▶ _Given task 1_: In the interview transcript, rewrite the paragraph that begins "Yeah, it's funny. There's a lot of" as a short bulleted list that keeps its main facts.
* Start Selected extract *
So we had to rally the jets and make sure that everyone was on the same page in terms of should we do this deal or not. The answer was, yes and then that kicked off a 45 day diligence period, which was extremely challenging, mentally- and resource-wise to get to a definitive agreement to ultimately get to a signed purchase agreement.

John Warrillow:

Fantastic. Tell me what was going on with your investors during this time because you had a few friends and family, a couple of angels. What’s the kind of conversation with them like at this time?

Grant Munro:

Yeah, it was really interesting because people had different perspectives. So, for them, if you’re a serious investor, be it angel or institution, you’re looking for a disproportionate return on your winners, like having a three to five x return, because you have so many losses in a diversified portfolio isn’t really going to do it for you. So a good chunk of the investors were just happy to get money back in reality. I’ve been-

John Warrillow:

You’re actually going to pay me back?

Grant Munro:

Yeah, it’s funny. There’s a lot of, especially in the angel side, there’s a lot of people that make really bad investments. It’s really hard, don’t get me wrong, but returning any money is fantastic. Because a lot of them do it for other reasons than just financial, they just want to be connected to the ecosystem and learn. So there was a group that was like, this is awesome, do it. Congratulations. Then there was another group that said, we think this could be bigger, we think you should keep going. We think that this should be 100 x not a 10 x.

Grant Munro:

So for them, it was really around helping them understand what I saw as the opportunity, why I wanted to do it, what were the risks of going out raising a big amount from an institution and then trying to push the goalpost down even further. So it was an interesting conversation, but in reality for me, I had a really good conversation with an amazing angel investor. His name’s Chris Burggraeve. He was the ex global CMO of Anheuser Busch and I said, “Chris, I’m hearing conflicting information from investors. Half of them want this and half of them doubt. What do you think?”

Grant Munro:

He summed it up nicely. He said, he’s like, “Grant, will this transaction be life changing for you?” I said, “Yeah,” and he’s like, “Do it. Don’t feel bad, do it. Get it done.” He said, “For me, this won’t be. It’s nice to get money back. Don’t get me wrong, but this isn’t going to change anything for me. So I would rather you go for the grand slam home run than sell now, but I appreciate that this will be life changing for you and you don’t pass opportunities by, you just don’t.” So for me that meant a lot and was a big catalyst to the decision to do it.
* End Selected extract *
▶ _Given task 2_: Identify each line of the records containing the word "furthest", and copy every such line. Case counts.
* Start Listing *
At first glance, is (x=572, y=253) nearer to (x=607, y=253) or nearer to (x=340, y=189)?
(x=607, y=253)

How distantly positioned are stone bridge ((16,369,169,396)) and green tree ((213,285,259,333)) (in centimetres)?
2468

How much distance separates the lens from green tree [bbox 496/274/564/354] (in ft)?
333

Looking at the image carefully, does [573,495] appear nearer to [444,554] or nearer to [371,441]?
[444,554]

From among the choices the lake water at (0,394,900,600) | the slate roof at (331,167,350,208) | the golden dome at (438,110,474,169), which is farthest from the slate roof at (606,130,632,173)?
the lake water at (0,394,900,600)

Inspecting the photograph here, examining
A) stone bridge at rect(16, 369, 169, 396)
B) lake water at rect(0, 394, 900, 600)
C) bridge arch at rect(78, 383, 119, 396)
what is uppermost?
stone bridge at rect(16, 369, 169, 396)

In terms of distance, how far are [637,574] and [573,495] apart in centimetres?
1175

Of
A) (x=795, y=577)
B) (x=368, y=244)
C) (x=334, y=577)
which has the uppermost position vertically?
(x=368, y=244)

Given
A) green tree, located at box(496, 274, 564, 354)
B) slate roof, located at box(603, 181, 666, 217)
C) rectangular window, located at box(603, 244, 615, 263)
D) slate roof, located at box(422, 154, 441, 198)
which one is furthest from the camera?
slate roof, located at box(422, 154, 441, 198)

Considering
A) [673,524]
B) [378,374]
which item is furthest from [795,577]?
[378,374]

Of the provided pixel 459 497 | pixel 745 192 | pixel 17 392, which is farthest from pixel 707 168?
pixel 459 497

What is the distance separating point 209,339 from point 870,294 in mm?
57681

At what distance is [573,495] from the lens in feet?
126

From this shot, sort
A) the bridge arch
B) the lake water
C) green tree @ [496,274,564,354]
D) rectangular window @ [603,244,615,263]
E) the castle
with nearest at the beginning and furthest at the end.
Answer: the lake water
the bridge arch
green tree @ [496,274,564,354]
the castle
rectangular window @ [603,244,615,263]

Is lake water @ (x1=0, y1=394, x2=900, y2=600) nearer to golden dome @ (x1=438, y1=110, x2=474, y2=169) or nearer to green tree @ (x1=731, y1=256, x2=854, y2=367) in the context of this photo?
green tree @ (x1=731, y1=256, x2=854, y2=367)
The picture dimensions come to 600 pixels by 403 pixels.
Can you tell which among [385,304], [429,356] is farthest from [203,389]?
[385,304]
* End Listing *
▶ _Written solution 1_:
- Many people, especially angel investors, make really bad investments, so returning any money is fantastic.
- Many angels invest for reasons beyond money: to stay connected to the ecosystem and to learn.
- One group of investors called the deal awesome, offered congratulations, and urged doing it.
- Another group thought the company could become bigger and should keep going, aiming for a 100x return rather than a 10x.

▶ _Written solution 2_:
which one is furthest from the camera?
which item is furthest from [795,577]?
with nearest at the beginning and furthest at the end.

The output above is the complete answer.